Artemis does not readmit a Cloud Director cell to the cluster after a JDBC exceptions occurs
search cancel

Artemis does not readmit a Cloud Director cell to the cluster after a JDBC exceptions occurs

book

Article ID: 325682

calendar_today

Updated On:

Products

VMware Cloud Director

Issue/Introduction

  • Cloud Director API calls got timed out and sometimes the GUI showed a 404 error
  • An event has occurred which triggered disruption on the eth1 network between the database nodes.
  • Within the vcloud-container-debug.log you see JDBC exceptions occurring.
  • The main vmware-vcd service was marked as inactive due to the JDBC exceptions.

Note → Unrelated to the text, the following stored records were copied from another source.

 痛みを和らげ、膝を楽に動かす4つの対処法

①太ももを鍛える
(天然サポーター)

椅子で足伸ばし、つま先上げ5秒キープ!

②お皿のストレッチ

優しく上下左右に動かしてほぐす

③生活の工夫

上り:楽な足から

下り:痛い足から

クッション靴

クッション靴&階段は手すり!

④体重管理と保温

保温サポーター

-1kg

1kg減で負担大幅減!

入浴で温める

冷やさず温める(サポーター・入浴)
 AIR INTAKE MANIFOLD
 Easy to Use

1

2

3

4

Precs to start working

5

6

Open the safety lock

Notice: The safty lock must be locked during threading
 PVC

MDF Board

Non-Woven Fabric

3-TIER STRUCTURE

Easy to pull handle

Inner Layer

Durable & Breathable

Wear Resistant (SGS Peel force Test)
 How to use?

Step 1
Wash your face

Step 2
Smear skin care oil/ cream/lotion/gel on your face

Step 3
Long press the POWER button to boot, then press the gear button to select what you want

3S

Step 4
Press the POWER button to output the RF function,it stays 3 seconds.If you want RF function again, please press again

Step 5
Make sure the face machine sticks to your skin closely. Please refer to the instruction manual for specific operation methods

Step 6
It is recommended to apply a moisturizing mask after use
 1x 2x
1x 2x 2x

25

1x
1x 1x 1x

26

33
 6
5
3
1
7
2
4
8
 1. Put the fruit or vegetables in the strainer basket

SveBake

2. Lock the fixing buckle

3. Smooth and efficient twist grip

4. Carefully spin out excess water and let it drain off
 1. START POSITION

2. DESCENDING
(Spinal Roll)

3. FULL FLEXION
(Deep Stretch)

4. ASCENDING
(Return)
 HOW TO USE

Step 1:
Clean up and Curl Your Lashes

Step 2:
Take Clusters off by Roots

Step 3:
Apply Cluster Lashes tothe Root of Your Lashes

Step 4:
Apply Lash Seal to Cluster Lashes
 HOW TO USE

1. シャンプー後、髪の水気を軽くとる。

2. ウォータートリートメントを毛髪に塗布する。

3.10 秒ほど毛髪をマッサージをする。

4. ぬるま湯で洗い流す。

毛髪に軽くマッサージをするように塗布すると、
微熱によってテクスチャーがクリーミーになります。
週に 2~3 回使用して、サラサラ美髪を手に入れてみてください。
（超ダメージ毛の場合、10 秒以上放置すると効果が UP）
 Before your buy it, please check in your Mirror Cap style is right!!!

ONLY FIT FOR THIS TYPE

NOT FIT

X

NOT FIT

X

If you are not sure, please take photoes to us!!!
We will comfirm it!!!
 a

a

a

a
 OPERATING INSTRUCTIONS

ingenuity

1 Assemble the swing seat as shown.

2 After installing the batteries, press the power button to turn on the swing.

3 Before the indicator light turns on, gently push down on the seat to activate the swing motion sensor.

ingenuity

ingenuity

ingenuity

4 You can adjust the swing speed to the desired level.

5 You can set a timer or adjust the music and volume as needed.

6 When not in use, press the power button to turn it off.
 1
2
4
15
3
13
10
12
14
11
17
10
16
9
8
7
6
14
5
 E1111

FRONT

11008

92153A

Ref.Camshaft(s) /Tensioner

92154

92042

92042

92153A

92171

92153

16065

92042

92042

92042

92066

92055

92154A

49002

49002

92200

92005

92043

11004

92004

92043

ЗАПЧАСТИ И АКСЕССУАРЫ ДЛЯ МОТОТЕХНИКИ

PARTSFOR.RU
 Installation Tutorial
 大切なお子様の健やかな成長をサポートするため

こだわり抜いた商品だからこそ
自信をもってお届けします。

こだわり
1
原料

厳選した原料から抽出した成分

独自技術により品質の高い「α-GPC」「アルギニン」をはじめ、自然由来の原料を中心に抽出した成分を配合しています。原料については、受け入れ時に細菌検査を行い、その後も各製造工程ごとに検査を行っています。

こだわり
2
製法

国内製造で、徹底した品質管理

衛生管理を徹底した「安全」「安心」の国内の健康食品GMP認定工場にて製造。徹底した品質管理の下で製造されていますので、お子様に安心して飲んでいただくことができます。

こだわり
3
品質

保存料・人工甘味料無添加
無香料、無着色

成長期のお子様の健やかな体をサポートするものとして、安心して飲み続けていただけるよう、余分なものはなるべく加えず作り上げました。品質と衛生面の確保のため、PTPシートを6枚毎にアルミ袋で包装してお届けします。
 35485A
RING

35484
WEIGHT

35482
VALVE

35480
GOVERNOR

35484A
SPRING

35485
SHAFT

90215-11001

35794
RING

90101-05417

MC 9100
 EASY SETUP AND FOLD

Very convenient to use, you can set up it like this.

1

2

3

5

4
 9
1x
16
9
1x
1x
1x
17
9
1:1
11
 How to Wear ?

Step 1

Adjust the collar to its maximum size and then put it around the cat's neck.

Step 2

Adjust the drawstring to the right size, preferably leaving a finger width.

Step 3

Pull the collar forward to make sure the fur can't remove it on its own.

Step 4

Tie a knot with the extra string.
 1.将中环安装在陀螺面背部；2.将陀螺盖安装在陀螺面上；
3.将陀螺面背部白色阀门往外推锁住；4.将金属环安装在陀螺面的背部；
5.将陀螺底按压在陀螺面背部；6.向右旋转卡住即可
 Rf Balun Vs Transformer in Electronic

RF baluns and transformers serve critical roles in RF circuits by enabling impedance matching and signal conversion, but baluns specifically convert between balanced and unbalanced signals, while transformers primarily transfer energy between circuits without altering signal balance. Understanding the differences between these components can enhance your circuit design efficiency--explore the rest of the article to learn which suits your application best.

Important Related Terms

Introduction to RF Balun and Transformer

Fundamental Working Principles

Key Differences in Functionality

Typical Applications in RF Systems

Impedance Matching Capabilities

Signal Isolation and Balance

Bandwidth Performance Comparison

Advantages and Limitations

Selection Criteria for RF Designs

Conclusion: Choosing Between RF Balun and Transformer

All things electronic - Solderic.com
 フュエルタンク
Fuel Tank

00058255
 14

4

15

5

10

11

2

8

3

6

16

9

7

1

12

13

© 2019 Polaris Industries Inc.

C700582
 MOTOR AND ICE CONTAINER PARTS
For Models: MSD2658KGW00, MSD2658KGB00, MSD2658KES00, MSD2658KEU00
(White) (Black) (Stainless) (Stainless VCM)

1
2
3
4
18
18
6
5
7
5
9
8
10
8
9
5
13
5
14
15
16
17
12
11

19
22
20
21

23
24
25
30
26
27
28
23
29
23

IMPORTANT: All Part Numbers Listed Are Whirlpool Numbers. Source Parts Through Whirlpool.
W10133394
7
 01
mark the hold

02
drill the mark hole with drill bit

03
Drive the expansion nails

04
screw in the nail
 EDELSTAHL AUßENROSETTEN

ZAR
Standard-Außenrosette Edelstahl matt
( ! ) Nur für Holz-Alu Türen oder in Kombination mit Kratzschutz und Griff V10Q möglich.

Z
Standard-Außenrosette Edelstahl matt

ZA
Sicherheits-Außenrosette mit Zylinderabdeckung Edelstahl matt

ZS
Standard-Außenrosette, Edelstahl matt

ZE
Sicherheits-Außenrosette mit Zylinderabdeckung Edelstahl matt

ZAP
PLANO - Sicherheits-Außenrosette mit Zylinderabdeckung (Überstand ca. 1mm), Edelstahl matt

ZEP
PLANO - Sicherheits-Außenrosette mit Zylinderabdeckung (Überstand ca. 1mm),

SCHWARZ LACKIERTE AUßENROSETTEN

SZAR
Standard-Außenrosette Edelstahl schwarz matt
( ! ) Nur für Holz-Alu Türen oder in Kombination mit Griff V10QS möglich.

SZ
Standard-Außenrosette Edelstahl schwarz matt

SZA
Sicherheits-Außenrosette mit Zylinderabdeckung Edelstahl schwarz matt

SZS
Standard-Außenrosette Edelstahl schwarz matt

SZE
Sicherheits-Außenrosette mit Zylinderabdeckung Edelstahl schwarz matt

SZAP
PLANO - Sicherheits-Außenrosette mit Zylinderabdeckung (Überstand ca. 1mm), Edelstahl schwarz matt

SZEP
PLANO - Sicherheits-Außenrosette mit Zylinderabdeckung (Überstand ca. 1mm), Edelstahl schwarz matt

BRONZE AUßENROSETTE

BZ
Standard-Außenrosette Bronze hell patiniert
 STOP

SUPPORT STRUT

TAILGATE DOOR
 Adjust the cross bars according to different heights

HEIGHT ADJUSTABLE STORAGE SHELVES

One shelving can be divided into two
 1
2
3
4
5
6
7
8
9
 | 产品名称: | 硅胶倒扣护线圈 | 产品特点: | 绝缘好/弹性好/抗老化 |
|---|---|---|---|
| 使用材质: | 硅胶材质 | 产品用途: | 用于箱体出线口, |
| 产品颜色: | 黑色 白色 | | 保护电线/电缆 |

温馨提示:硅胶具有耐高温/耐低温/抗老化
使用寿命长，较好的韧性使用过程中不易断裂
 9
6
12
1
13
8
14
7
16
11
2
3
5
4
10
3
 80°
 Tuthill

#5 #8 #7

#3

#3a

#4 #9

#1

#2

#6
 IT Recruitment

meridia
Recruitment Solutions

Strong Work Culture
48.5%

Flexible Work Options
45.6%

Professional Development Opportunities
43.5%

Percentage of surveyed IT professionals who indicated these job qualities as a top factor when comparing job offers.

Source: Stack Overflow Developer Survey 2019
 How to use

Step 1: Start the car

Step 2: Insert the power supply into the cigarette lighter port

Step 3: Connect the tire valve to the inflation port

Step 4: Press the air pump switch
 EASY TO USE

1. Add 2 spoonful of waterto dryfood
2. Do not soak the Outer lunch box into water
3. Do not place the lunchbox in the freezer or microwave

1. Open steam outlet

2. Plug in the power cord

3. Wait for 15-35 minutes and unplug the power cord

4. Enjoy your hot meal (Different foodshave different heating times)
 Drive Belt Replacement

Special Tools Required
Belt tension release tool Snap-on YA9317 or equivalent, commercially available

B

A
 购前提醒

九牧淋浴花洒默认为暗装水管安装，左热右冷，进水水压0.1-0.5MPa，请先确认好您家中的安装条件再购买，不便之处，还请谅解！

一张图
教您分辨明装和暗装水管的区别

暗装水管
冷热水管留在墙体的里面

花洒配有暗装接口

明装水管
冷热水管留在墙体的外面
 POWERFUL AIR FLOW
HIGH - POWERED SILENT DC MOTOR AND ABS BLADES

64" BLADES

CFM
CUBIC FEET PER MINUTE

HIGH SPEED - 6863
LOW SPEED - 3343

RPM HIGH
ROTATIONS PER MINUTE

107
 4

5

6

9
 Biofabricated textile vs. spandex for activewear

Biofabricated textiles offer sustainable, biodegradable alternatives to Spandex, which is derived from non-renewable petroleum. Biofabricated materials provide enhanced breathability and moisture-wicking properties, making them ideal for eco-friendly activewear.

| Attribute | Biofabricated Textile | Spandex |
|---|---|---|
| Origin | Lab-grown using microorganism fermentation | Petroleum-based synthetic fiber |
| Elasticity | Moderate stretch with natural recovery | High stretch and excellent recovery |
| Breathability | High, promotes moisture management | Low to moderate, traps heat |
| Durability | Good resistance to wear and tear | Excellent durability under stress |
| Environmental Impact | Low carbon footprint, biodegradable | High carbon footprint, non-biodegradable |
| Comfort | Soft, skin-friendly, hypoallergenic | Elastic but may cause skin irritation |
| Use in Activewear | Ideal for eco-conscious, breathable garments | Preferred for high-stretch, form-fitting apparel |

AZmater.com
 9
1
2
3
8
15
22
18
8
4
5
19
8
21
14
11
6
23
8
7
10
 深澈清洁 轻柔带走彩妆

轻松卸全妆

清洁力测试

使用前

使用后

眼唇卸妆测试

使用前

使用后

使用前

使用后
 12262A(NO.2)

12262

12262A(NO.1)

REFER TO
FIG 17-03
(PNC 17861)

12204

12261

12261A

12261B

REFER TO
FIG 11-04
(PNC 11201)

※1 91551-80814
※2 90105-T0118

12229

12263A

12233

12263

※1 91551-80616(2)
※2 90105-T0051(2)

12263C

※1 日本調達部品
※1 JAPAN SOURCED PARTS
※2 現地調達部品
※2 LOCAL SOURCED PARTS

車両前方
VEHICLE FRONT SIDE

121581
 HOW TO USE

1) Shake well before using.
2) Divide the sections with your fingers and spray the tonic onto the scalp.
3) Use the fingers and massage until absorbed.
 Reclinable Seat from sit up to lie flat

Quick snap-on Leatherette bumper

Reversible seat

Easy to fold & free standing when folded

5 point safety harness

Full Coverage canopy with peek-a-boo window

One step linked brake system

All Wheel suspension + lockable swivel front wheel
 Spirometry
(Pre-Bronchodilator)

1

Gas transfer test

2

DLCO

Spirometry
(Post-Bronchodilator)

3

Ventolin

2023-09-19 01:28:31,343 | INFO | Cell comatose marker | CellLivenessStatusServiceImpl | Marking Cell as inactive

  • Within the cell-runtime.log you see that the number of cells in the vcd-cluster=topology has been reduced, as the cell is inactive.
  • After a short time the cell is marked as active again

2023-09-19 01:28:48,470 | INFO | HeartBeat-1 | CellLivenessStatusServiceImpl | Marking Cell as active |

  • The amount of nodes in the vcd-cluster=topology in cell-runtime.log does not increase again after the cells goes active
  • Within the jms-debug.log you observe broadcast errors like follows:

2023-09-19 01:28:13,124 | ERROR| Thread-0 (ActiveMQ-scheduled-threads) | VCDBroadcastEndpoint| Error during broadcast for local cell: ########-####-####-####-############ |
org.postgresql.util.PSQLException: The connection attempt failed.
at org.postgresql.core.v3.ConnectionFactoryImpl.openConnectionImpl(ConnectionFactoryImpl.java:250)
at org.postgresql.core.ConnectionFactory.openConnection(ConnectionFactory.java:49)
at org.postgresql.jdbc.PgConnection.<init>(PgConnection.java:195)

 

Environment

VMware Cloud Director 10.5.1.1

Cause

When a disruptive action such as a network disconnection occurs between the Cloud Director cells, then a cell will be removed from the Artemis cluster group as the cell had gone inactive. If the cell becomes active again shortly thereafter, the cell does not get readmitted to the Artemis cluster topology because of an issue which leads to the cell failing to broadcast itself sufficiently to the remaining cells in the cluster.

Resolution

The source of the network disruption occurring between the Cloud Director cells should be investigated and mitigated.

The affected node or the VMware Cloud Director cell should be rebooted to join back to the cluster.